**Source document**
+ + + +

North End power outage illustrates tech dependence

A squirrel sent us back to the Stone Age on Monday morning. Yes, in this sophisticated society in which we are traveling to explore other planets, map the human genome and teach our children how to use computers before they can use the potty, a squirrel can still rock our world.

Granted, only a third of the above is happening right here in the North End. But it’s the principle of the thing.

Sometime between 8:38 and 9:46 a.m. Monday, downtown Poulsbo, Poulsbo Village and areas along State Route 305 lost electricity. Why? According to Puget Sound Energy, it didn’t take long for two PSE servicemen to figure out that a squirrel got the munchies, bit into a fuse, and off went the electricity.

More than 1,800 homes and businesses were left in the dark for about an hour.

The power outage hit at an odd time in the morning — just as folks were starting their workweek, getting into their morning groove, caffeine pulsating through their veins. They were just about to become productive.

Then, a flicker. Office workers everywhere had just enough time to panic, save what they were working on, then watch, helplessly, as their screens went blank. To recap: Flicker. “Hit save, hit save.” Power gone. From Poulsbo to Bedrock in nothing flat.

Those same office workers sat, eyes glazed over, while they realized there was work to be done. The work was in their computers, but there was no way to get at it.

It’s times like these that make us realize that we’re just as dependent on our computers as Neo was on the Matrix. We’re lost. If it weren’t so funny it’d be partially pathetic.

+ + + +

Items from a data source:
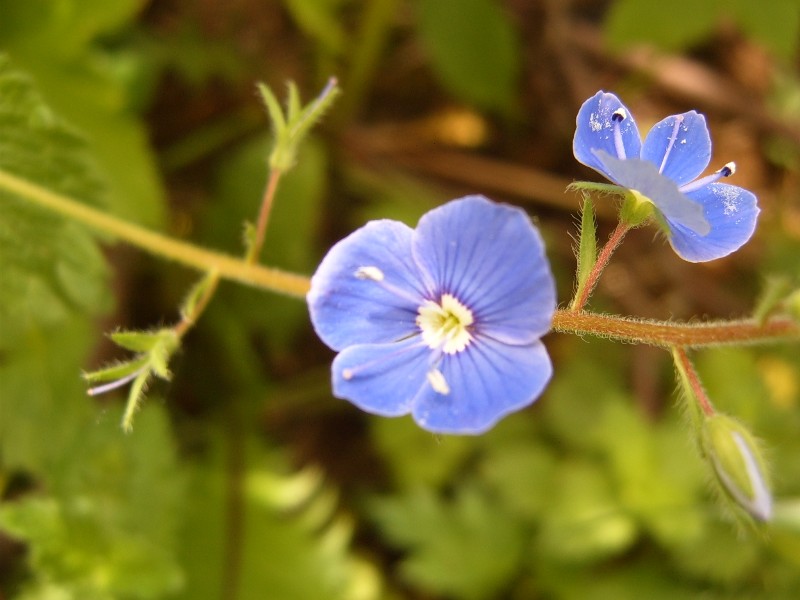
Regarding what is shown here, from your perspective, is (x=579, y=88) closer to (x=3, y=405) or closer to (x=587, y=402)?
(x=587, y=402)

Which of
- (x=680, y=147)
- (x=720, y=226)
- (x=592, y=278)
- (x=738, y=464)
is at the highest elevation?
(x=680, y=147)

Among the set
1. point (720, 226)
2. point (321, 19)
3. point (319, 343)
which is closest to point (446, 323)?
point (720, 226)

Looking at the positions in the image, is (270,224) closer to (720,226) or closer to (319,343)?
(319,343)

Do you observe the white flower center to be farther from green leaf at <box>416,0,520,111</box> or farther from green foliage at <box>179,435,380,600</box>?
green leaf at <box>416,0,520,111</box>

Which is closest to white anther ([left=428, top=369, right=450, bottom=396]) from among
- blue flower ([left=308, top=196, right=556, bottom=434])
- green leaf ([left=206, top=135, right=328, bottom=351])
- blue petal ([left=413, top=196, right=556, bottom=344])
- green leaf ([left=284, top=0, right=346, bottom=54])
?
blue flower ([left=308, top=196, right=556, bottom=434])

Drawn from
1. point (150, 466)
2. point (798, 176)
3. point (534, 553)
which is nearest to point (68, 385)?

+ + + +

**Instructions**
1/ Summarize the column on the North End power outage in two sentences.
2/ In the column on the North End power outage, who found out what had caused the loss of electricity?

**Responses for each task**
1/ On Monday morning, a squirrel bit into a fuse and cut electricity for about an hour to more than 1,800 homes and businesses in downtown Poulsbo, Poulsbo Village and areas along State Route 305. Office workers could not reach the work stored in their computers, which shows how dependent people have become on them.

2/ Two Puget Sound Energy servicemen.